La mission du FMI au Gabon suscite moult interrogations au sujet de la masse salariale, aspect au-delà duquel l’Etat peut aller pour réduire ses charges jugées faramineuses.
Depuis la semaine dernière, la venue au Gabon d’une mission du Fonds monétaire international (FMI) suscite divers débats au sein des milieux financiers et même dans les chaumières. C’est que son cahier des charges contient un aspect qui touche directement le porte-monnaie des Gabonais : les salaires des fonctionnaires et agents publics. La mission du FMI séjourne au Gabon pour notamment auditer la masse salariale de l’Etat, que les analystes économiques jugent trop élevée, après une augmentation exponentielle ces dernières années.
Au troisième trimestre 2016, la masse salariale s’élevait à 506,55 milliards FCFA. Un montant en hausse de 20% par rapport aux 421,86 milliards FCFA que cette masse salariale représentait un an plus tôt. Les autorités expliquent cette augmentation par la progressionde21%de la solde permanente et des effectifs de la main d'œuvre non permanente, en hausse de plus de 4%.
Pour le budget de 2017, le gouvernement a prévu de réserver environ 60% de ses recettes pour les dé- penses de fonctionnement de l’Etat. Mais les économistes estiment que ces augmentations n’augurent rien de bon pour l’économie du pays. Raison pour laquelle le FMI procède à cet audit. L’émoi est grand au sein d’une majeure partie de la population du pays. Le Gabon compte environ 100 000 fonctionnaires, sur une population globale de 1,8 million d’habitants, selon les chiffres officiels. Pour une bonne partie de l’opinion publique, l’audit du FMI va indubitablement conduire à des coupes dans les salaires et une réduction du personnel de l’administration publique.
Options diverses
Si ces options sont envisageables, il faut cependant relever que l’audit de la masse salariale peut porter sur des aspects autres que la réduction des salaires. Cela peut en effet conduire à une meilleure maîtrise du personnel. Lors de précédentes campagnes de toilettage du fichier solde, des milliers de dossiers ont été jugés litigieux. Le constat est que ces personnes ont été recrutées sur la base de faux diplômes, de fausses attestations de nomination, de faux décrets d’intégration ou même de faux actes de naissance.
Evidemment, avec ces pratiques, le coût réel des charges salariales de l’Etat est faussé. Pour 700 salariés révoqués et d’autres centaines reclassés après un audit en 2010, l’on avait économisé 3,5 milliards FCFA. A cela, il faut ajouter des personnels ayant l’âge de faire valoir leurs droits à la retraite, mais qui sont toujours pris en charge par l’Etat, par le truchement de tripatouillages dans le fichier solde. Sans compter que de nombreux postes salaires de personnes décédées continuent d’être crédités durant de long mois.

▶ [Problème à résoudre]
Pour chacune des affirmations suivantes, dites si elle concorde avec le texte sur la mission du FMI au Gabon. Répondez par oui ou non et citez les mots exacts du texte qui tranchent.
1. Le Gabon compte environ 100 000 fonctionnaires.
2. L'audit de 2010 a permis d'économiser 7 milliards FCFA.
3. Au troisième trimestre 2016, la masse salariale dépassait 500 milliards FCFA.

(Entrées de questions spatiales)
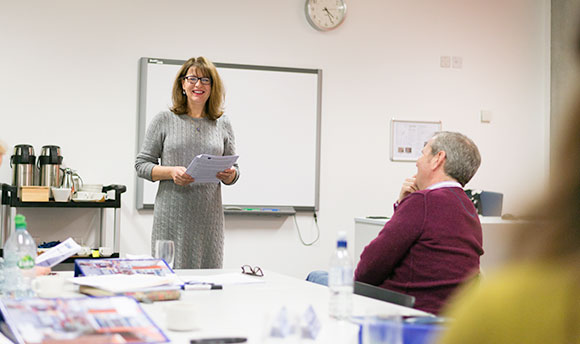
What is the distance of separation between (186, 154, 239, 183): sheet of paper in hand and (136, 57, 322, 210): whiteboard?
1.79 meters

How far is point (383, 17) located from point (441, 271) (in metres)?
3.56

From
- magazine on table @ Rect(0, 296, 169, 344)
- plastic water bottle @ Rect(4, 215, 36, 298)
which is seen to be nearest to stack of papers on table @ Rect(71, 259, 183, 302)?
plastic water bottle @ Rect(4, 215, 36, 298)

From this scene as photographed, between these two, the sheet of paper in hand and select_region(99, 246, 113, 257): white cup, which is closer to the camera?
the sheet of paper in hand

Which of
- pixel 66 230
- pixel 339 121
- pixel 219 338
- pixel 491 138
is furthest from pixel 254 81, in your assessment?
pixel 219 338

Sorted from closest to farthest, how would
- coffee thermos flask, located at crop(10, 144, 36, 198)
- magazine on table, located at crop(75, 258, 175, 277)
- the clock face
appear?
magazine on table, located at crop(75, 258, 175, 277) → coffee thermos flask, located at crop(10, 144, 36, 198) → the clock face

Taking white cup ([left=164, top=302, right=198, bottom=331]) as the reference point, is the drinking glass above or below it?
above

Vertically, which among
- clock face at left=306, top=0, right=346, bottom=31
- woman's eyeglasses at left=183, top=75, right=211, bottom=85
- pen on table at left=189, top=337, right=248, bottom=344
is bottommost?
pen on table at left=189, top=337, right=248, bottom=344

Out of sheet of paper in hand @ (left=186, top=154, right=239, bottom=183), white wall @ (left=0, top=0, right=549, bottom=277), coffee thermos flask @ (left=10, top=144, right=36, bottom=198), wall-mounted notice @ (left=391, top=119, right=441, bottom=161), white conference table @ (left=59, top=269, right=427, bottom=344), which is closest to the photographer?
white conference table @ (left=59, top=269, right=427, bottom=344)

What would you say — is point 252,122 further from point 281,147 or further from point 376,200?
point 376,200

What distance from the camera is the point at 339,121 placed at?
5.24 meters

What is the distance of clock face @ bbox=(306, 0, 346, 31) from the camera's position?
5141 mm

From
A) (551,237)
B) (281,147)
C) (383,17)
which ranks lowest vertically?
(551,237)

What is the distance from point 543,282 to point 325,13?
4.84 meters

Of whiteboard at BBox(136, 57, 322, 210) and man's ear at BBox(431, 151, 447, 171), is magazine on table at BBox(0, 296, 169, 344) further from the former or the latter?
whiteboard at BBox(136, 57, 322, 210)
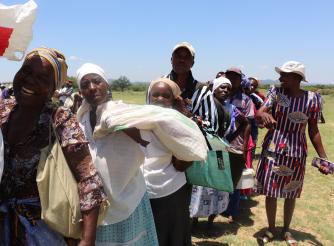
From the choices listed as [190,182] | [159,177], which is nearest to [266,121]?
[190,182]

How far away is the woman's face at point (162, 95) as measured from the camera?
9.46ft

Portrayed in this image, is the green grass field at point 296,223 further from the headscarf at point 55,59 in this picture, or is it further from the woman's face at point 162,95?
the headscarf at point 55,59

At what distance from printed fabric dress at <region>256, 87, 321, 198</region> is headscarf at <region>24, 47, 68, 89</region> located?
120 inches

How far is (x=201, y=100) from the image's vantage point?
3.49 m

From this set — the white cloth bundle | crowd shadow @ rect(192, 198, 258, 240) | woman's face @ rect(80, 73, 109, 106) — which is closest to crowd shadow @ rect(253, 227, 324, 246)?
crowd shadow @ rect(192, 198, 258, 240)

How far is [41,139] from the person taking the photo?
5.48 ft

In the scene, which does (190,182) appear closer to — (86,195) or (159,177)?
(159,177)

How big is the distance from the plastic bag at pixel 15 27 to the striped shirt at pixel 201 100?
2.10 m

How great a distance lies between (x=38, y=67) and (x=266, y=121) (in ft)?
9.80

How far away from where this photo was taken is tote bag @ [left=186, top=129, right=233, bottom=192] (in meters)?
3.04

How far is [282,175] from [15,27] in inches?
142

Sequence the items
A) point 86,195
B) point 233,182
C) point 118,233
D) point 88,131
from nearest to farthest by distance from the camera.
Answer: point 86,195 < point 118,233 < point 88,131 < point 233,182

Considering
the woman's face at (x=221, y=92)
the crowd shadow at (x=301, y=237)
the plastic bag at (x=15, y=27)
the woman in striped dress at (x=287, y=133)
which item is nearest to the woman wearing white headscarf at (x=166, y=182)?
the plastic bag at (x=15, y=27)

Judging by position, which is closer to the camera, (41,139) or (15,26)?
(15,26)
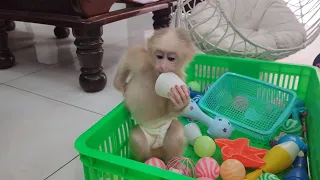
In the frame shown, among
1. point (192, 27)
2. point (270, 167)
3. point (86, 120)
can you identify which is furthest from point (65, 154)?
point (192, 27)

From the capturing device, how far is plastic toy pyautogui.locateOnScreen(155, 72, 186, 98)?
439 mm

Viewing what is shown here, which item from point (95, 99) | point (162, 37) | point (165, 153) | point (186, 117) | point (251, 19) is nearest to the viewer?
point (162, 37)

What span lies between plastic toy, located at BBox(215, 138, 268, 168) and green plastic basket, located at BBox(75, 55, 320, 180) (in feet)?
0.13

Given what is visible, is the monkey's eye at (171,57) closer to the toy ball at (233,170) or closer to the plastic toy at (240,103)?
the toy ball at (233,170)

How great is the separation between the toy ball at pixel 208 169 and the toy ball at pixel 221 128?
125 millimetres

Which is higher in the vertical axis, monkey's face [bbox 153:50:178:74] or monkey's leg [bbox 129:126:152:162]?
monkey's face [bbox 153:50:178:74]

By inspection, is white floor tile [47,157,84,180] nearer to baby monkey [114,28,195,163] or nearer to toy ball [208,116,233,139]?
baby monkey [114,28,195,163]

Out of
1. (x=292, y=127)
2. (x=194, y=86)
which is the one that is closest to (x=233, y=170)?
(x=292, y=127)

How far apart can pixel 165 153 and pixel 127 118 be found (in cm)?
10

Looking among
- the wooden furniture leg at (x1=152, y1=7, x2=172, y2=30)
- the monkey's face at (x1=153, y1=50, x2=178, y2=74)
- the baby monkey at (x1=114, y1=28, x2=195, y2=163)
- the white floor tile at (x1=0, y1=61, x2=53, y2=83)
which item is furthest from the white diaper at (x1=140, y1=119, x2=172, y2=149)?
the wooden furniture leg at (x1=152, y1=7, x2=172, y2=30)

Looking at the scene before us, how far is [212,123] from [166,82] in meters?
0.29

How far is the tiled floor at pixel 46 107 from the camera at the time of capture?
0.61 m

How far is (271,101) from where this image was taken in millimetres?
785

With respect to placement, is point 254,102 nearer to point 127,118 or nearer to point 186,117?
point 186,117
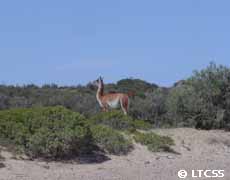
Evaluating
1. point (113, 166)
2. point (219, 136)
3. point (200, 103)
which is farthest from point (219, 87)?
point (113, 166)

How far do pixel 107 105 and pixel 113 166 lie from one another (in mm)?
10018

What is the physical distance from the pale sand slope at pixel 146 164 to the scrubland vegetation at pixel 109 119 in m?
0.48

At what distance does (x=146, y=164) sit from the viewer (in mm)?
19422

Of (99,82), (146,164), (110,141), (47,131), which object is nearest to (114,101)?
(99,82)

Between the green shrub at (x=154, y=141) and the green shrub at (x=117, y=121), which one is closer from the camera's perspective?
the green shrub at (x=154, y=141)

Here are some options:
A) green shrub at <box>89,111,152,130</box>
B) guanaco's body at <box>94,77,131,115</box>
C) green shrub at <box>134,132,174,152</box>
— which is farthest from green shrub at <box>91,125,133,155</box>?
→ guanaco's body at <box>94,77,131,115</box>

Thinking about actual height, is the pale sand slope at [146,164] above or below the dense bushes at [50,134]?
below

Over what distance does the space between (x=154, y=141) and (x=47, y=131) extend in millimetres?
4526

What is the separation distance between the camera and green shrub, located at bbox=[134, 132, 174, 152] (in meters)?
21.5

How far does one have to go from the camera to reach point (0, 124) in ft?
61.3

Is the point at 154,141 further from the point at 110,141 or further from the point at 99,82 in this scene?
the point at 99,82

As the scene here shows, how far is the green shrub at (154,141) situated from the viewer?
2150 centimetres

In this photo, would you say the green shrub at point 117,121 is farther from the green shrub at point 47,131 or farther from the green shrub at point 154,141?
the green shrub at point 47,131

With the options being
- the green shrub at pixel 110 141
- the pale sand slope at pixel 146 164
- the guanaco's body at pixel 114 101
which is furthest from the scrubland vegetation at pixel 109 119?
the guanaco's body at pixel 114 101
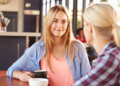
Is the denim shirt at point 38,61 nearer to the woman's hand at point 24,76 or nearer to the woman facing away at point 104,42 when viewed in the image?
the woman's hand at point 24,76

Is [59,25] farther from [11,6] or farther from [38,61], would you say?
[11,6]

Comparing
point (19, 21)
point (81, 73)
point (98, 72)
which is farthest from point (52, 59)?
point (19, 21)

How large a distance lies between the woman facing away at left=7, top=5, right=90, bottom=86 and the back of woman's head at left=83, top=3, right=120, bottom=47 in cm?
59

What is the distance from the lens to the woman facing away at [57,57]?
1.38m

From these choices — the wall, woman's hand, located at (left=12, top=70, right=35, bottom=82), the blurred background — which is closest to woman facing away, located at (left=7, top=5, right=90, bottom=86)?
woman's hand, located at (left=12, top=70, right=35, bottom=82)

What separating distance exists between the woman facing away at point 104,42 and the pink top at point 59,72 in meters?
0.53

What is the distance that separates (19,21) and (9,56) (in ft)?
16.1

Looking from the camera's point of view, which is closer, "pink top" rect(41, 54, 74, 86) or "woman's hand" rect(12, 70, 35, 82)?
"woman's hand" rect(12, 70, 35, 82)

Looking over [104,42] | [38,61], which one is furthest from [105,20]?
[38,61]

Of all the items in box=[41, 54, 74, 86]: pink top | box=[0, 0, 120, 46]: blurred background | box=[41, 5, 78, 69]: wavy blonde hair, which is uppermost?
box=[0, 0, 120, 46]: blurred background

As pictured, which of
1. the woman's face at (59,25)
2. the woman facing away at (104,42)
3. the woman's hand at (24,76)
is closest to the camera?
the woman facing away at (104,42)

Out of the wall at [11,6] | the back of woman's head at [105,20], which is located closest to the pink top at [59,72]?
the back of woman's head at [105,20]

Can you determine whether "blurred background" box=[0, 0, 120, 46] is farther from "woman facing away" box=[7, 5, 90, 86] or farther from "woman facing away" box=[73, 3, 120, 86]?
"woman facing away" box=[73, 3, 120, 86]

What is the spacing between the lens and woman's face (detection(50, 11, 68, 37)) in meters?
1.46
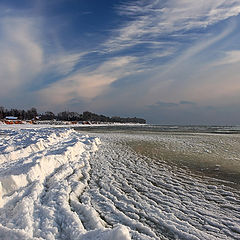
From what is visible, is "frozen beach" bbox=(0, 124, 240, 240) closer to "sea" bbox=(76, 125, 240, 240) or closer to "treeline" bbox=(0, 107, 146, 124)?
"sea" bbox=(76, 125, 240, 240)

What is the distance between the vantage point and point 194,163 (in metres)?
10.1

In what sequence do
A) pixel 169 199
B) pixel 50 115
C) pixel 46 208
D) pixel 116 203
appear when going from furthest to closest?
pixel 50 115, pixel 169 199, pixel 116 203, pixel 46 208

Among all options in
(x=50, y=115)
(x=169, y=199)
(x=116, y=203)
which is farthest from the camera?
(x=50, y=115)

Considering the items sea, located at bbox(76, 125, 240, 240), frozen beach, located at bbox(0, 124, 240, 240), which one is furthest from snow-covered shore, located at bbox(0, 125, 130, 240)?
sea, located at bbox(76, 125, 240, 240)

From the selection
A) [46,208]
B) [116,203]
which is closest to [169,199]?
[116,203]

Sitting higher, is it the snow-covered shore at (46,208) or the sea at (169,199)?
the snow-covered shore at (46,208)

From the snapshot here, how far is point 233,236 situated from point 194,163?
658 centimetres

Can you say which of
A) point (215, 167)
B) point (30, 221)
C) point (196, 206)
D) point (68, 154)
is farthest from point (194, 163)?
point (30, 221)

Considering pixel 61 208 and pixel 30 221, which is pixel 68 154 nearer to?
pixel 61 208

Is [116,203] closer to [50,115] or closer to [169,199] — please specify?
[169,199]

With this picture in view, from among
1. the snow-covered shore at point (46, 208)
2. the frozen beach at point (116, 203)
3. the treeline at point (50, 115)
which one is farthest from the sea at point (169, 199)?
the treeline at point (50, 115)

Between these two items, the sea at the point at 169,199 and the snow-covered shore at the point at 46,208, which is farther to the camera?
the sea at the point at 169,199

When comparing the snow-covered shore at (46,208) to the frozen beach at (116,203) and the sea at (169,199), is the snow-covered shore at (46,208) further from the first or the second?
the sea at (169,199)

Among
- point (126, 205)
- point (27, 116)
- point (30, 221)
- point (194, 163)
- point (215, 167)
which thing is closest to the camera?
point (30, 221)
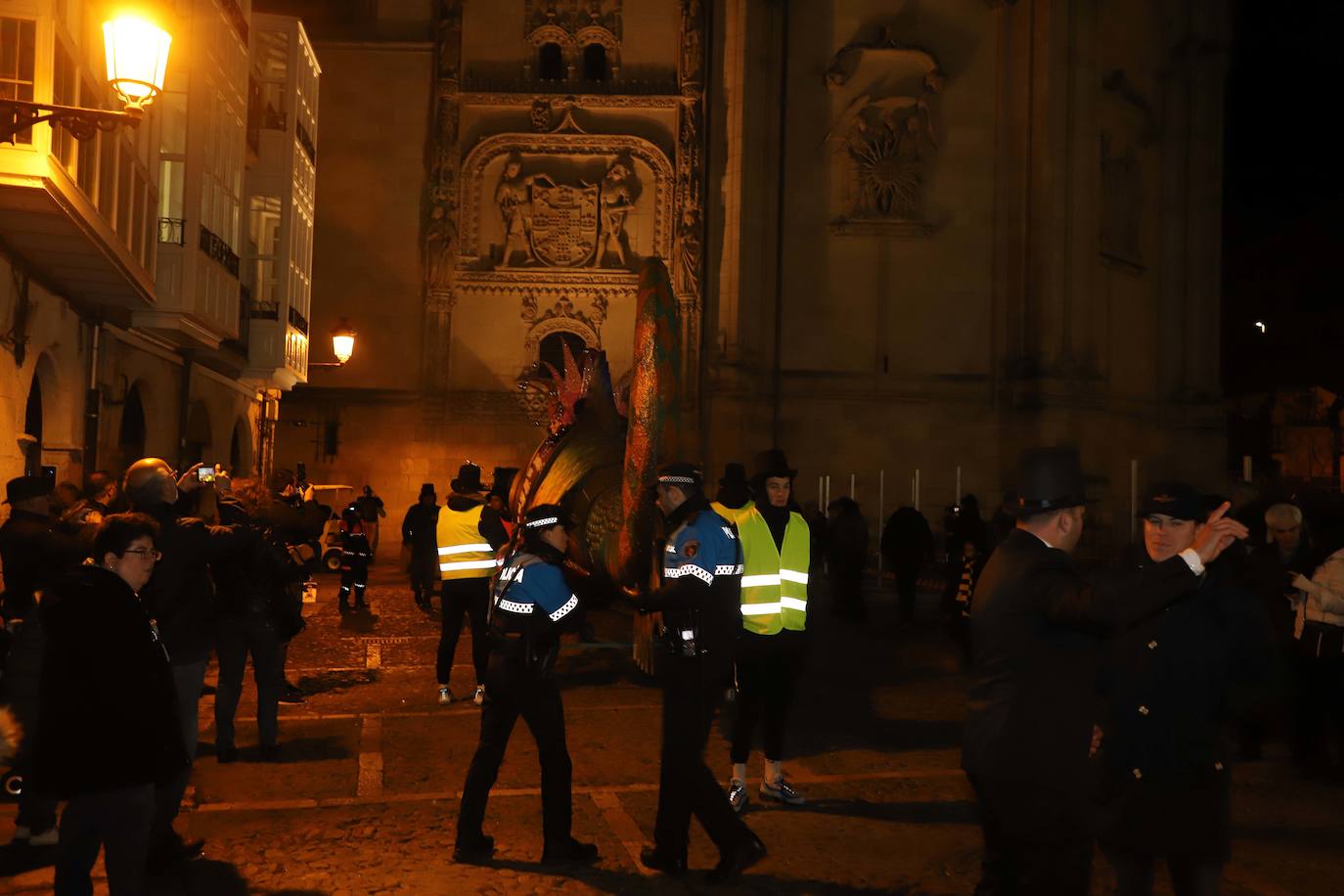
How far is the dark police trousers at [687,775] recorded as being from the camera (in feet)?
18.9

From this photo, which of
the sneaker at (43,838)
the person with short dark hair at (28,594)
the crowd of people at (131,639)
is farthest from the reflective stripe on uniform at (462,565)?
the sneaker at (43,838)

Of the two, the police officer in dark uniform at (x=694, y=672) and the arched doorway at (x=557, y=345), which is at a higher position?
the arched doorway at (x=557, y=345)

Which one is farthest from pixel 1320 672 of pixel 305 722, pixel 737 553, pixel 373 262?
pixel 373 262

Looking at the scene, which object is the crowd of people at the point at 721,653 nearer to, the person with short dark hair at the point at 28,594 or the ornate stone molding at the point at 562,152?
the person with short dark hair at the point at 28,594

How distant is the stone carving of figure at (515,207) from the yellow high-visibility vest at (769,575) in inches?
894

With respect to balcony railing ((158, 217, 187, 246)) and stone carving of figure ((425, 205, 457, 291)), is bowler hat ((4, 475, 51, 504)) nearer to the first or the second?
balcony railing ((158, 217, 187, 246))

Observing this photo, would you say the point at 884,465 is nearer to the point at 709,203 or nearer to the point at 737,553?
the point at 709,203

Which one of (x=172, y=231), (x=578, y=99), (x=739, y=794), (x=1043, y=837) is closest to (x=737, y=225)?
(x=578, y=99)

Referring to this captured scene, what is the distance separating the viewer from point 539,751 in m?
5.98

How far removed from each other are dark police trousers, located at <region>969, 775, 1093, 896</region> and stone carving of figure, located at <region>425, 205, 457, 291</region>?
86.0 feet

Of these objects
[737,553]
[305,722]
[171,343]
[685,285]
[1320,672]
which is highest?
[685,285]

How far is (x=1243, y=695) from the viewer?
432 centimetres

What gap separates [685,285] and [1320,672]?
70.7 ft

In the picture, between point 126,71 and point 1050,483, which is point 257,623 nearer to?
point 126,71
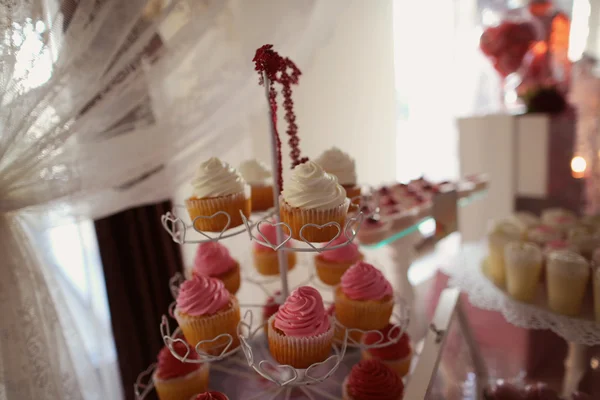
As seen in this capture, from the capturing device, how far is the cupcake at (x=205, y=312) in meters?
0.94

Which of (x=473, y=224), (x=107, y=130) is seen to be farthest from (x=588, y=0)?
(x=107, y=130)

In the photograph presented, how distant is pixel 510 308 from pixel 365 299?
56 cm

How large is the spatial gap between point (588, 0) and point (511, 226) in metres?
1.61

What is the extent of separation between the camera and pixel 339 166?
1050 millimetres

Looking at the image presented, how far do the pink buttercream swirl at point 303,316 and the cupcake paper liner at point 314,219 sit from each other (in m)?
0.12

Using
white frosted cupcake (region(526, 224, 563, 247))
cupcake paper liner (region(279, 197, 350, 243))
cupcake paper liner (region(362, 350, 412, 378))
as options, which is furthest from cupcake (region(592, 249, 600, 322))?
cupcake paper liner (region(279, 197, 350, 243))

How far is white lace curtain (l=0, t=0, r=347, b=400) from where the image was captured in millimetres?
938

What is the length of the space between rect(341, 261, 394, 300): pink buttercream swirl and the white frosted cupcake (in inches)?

▶ [Réponse au problème]
1. Oui : « Le Gabon compte environ 100 000 fonctionnaires, sur une population globale de 1,8 million d’habitants »
2. Non : « l’on avait économisé 3,5 milliards FCFA »
3. Oui : « Au troisième trimestre 2016, la masse salariale s’élevait à 506,55 milliards FCFA »